● Teks Bacaan:
========================
Memilih BKH, Catatan dari Warung Kopi

Memilih BKH, Catatan dari Warung Kopi
Apakah ada orang yang murni seperti itu? Yang tidak akan peduli dengan resiko apapun, tetapi jika ada yang salah akan lantang teriak atau garang menghukum?
Memilih BKH, Catatan dari Warung Kopi

Tidak ada, mungkin. Tuhan juga tidak. Jika ya, dunia ini sudah lama kosong. Bukankah itu kenapa Sang Guru berujar: “Barangsiapa di antara kamu yang tidak berdosa, hendaklah ia yang pertamakali melemparkan batu.”

Kita semua punya cacat. Punya cela. Punya kekurangan. Karena kesempurnaan hanya milik Sang Ilahi, bukan?
========================
● Tugas Kamu:
1: Tuliskan ulang tanpa mengubah apa pun bagian teks bacaan dari "Tidak ada, mungkin." sampai "Sang Ilahi, bukan?".
2: Teruskan teks bacaan tentang cacat dan kekurangan manusia, dimulai setelah kalimat terakhirnya.
Data setelah ini diambil dari sumber lain.

● Data Tersimpan:
========================
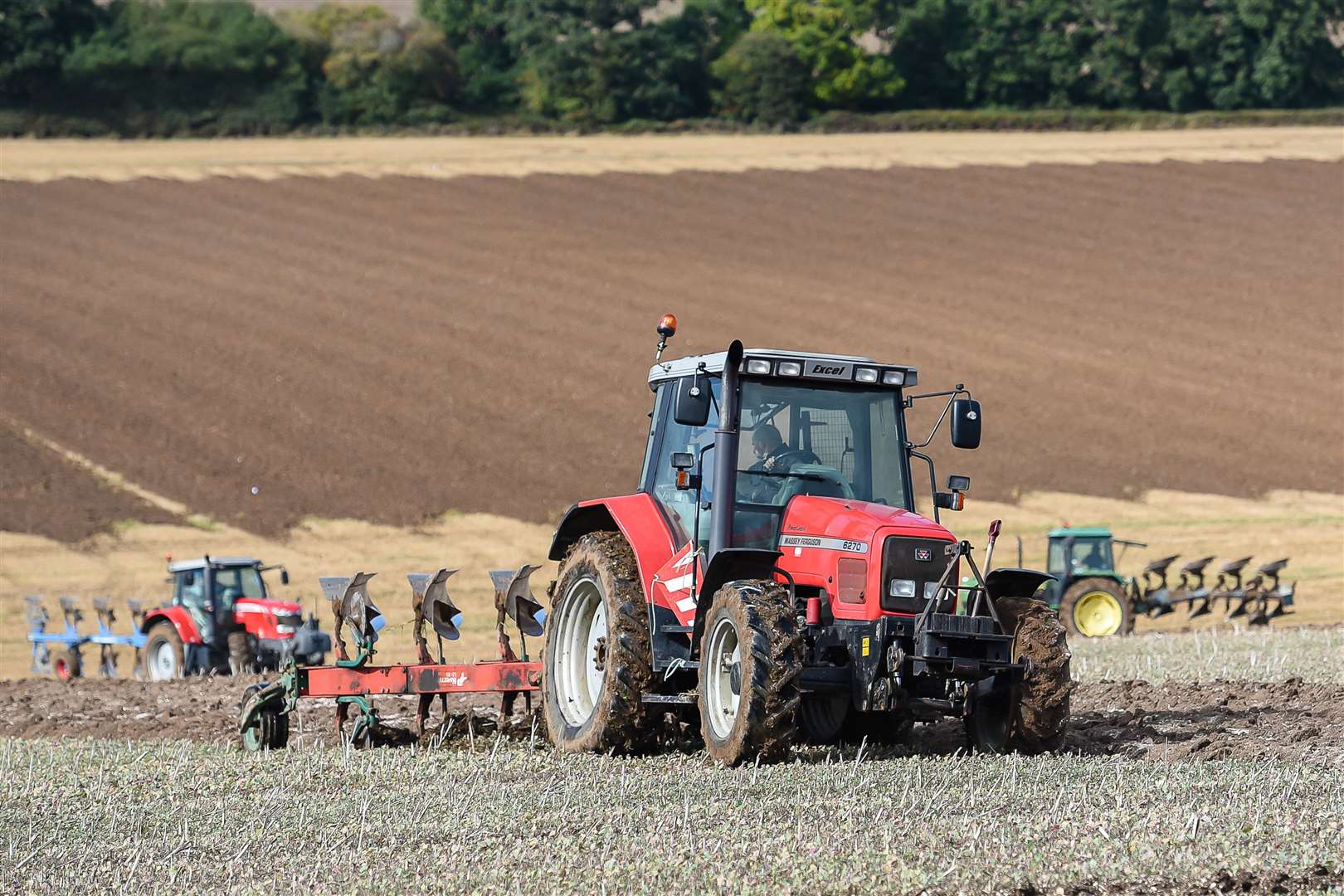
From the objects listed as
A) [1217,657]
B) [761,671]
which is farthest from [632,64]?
========================
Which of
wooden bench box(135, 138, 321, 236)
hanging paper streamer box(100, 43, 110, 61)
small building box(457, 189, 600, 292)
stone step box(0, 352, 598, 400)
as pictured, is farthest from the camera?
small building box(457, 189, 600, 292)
========================
● Jawaban Tugas:
1:
Tidak ada, mungkin. Tuhan juga tidak. Jika ya, dunia ini sudah lama kosong. Bukankah itu kenapa Sang Guru berujar: “Barangsiapa di antara kamu yang tidak berdosa, hendaklah ia yang pertamakali melemparkan batu.”

Kita semua punya cacat. Punya cela. Punya kekurangan. Karena kesempurnaan hanya milik Sang Ilahi, bukan?

2:
Karenanya, akan kelewat naif jika ada guru atau calon pemimpin yang lantang berorasi bahwa ia suci. Kalau bersih, mungkin. Karena dalam kata “Bersih”, ada niat untuk menjaga hati dan selalu mawas diri, ketika debu melekat atau lumpur tertempel.

Dan, perjuangan untuk senantiasa menjaga diri agar tetap “Bersih”, tidaklah sesederhana kerelaan gelas kopi yang mesti senantiasa “baru” untuk diisi kepahitan berikutnya.

Meski begitu, nazar untuk senantiasa “Konsisten” menjaga diri “Bersih” dalam memperjuangkan “Kemanusiaan” adalah juga pengakuan yang sesederhana filosofi warung kopi: kami menyediakan kopi terbaik, dan gelas kopi bersih.

Sederhana, tetapi tidak semua warung kopi begitu. Meski itu adalah ujaran dan ajaran yang semestinya telah dipahami sejak lingkar sekang, dituturkan dan diwariskan dalam dongeng purba dari likang ke likang.

Ya, dalam konteks 27 Juni nanti, filosofi warung kopi yang sama, pernah dibahasakan Romo Magnis: “”Pemilu itu bukan untuk memilih yang terbaik, tetapi untuk mencegah yang terburuk berkuasa.”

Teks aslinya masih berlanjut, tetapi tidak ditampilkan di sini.